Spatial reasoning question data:

========================================================================

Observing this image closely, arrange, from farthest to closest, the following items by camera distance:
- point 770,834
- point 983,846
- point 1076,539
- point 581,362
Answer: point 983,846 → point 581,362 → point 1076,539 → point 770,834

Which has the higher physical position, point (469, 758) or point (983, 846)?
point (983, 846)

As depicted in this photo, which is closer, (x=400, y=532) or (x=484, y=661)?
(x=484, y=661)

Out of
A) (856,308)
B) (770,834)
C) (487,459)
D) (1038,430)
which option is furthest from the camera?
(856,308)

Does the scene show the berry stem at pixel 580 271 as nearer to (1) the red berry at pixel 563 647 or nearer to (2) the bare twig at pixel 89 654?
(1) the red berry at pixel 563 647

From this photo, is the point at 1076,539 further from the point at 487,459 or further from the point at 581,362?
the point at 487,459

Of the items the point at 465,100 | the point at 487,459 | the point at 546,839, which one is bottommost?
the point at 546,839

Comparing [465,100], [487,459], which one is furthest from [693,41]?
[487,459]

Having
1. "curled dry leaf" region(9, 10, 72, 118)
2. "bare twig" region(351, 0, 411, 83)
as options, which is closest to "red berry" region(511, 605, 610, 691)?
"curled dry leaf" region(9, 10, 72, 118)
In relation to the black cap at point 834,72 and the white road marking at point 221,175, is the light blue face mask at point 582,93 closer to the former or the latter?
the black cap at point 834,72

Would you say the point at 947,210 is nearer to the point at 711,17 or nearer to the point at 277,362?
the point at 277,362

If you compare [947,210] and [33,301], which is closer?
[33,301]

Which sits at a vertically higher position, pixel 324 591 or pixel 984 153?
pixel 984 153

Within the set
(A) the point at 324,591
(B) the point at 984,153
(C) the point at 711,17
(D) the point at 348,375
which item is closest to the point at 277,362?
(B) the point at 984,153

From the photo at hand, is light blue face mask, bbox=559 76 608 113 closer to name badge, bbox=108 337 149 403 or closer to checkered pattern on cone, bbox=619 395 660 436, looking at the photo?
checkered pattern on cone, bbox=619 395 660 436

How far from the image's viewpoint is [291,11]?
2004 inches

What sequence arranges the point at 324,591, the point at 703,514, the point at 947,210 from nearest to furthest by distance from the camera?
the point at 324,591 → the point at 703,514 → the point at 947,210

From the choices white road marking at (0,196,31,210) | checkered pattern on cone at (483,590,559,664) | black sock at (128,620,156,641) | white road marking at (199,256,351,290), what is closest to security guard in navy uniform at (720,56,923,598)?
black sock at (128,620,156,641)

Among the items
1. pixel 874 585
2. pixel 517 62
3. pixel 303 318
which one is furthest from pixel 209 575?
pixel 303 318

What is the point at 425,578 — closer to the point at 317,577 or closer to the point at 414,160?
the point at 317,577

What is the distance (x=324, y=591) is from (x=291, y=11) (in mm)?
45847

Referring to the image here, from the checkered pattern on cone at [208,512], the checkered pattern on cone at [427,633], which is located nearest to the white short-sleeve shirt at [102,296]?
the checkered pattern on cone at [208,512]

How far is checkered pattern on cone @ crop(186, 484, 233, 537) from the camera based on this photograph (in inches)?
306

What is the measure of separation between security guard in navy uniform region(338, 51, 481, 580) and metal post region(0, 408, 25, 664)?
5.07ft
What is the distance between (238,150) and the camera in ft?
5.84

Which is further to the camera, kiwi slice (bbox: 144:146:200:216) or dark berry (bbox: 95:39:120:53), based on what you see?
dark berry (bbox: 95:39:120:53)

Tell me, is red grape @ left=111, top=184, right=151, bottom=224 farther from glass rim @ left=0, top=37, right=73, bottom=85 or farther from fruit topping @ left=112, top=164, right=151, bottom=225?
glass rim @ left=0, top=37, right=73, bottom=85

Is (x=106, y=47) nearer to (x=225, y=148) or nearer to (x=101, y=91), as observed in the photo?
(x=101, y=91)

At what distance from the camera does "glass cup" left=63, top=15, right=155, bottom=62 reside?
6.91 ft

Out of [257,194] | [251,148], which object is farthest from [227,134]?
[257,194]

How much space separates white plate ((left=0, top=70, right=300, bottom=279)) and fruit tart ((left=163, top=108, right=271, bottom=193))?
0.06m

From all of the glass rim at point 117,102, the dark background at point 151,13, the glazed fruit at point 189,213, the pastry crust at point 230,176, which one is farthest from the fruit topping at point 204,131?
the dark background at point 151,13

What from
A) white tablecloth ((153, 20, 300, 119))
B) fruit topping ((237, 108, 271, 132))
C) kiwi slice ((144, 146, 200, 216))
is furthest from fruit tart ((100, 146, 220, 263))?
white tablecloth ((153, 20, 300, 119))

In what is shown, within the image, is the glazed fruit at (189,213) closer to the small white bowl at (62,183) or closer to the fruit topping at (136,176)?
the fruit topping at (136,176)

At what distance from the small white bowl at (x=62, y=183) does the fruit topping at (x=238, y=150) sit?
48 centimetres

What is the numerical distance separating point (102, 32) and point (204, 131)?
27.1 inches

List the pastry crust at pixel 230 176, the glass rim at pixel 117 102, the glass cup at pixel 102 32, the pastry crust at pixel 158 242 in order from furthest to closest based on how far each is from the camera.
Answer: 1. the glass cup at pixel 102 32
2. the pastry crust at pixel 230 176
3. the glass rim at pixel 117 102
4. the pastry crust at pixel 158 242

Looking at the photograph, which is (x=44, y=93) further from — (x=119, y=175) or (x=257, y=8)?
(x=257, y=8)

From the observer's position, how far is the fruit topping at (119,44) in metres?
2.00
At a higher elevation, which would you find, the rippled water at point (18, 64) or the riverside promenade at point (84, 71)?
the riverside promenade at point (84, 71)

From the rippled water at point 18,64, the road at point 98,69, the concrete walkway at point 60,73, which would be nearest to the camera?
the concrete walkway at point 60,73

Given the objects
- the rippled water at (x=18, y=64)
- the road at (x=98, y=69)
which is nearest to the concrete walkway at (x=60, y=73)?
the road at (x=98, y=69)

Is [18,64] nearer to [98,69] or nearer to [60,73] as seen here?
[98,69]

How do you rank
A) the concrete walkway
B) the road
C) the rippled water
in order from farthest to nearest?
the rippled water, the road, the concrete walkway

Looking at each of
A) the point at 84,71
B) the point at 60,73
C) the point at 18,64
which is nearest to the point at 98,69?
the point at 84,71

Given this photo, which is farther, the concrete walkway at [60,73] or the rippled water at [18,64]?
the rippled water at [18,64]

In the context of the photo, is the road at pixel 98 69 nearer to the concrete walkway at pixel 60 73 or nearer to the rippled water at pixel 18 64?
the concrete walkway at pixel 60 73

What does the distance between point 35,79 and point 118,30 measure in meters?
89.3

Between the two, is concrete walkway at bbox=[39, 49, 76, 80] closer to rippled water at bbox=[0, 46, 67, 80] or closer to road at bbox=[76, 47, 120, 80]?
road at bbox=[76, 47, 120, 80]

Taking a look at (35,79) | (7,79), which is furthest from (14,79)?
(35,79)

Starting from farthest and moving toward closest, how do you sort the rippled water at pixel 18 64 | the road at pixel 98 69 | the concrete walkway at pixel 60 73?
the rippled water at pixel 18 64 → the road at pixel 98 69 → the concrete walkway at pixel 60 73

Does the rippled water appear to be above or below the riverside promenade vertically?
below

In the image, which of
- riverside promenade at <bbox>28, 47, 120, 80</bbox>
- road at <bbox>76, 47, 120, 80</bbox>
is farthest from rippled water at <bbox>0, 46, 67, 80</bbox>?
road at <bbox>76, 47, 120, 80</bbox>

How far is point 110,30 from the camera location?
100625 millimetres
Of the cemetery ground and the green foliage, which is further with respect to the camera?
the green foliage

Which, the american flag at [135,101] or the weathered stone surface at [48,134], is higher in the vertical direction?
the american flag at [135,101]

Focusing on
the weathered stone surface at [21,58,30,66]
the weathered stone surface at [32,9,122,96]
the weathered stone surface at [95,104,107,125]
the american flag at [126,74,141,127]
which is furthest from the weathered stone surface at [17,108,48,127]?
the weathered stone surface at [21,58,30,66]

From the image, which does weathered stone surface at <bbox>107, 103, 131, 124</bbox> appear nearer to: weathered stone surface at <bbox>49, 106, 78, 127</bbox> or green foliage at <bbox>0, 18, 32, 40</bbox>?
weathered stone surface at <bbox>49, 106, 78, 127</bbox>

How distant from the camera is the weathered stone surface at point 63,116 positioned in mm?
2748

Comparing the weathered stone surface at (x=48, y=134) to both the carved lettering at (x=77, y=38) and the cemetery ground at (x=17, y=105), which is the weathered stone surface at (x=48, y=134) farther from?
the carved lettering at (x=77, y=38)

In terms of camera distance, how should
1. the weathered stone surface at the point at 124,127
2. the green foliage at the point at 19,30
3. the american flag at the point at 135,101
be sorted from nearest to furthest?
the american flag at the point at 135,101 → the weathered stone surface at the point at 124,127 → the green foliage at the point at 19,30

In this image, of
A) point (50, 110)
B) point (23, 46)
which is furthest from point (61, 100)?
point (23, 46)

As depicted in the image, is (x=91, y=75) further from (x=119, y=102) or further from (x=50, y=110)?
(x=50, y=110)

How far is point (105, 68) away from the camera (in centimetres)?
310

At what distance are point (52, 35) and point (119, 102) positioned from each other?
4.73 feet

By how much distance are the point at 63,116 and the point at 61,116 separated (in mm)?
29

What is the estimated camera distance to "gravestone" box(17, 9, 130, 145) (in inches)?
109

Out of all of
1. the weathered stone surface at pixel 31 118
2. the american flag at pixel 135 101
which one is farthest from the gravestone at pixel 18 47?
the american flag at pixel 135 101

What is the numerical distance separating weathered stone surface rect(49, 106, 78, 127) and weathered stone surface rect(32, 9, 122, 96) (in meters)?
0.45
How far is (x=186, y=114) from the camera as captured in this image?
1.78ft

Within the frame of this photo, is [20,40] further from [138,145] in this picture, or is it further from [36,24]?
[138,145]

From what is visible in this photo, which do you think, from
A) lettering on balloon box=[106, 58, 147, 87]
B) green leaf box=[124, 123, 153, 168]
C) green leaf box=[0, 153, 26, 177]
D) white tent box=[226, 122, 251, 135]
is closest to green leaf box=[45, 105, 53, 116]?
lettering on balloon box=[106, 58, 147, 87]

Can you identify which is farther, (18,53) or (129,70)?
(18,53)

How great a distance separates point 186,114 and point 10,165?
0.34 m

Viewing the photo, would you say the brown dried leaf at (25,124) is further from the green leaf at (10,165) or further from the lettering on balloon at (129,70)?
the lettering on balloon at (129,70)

========================================================================

▶ PROMPT: Repeat exactly the lines above from the line that contains "By how much" through the end. Include both of these ends; leave out everything else.

▶ COMPLETED EXERCISE:
By how much distance are the point at 63,116 and the point at 61,116 separated (in mm)?
29

What is the estimated camera distance to "gravestone" box(17, 9, 130, 145) (in inches)?
109

Out of all of
1. the weathered stone surface at pixel 31 118
2. the american flag at pixel 135 101
which one is farthest from the gravestone at pixel 18 47?
the american flag at pixel 135 101

What is the numerical distance separating weathered stone surface rect(49, 106, 78, 127) and weathered stone surface rect(32, 9, 122, 96) (in meters)?
0.45
How far is (x=186, y=114) from the camera as captured in this image?
1.78ft

Within the frame of this photo, is [20,40] further from [138,145] in this picture, or is it further from [36,24]?
[138,145]

From what is visible in this photo, which do you think, from
A) lettering on balloon box=[106, 58, 147, 87]
B) green leaf box=[124, 123, 153, 168]
C) green leaf box=[0, 153, 26, 177]
D) white tent box=[226, 122, 251, 135]
is closest to green leaf box=[45, 105, 53, 116]?
lettering on balloon box=[106, 58, 147, 87]

Can you identify which is farther, (18,53) or (129,70)?
(18,53)

How great a distance separates point 186,114 and point 10,165?
0.34 m

Viewing the photo, would you say the brown dried leaf at (25,124) is further from the green leaf at (10,165) or further from the lettering on balloon at (129,70)?
the lettering on balloon at (129,70)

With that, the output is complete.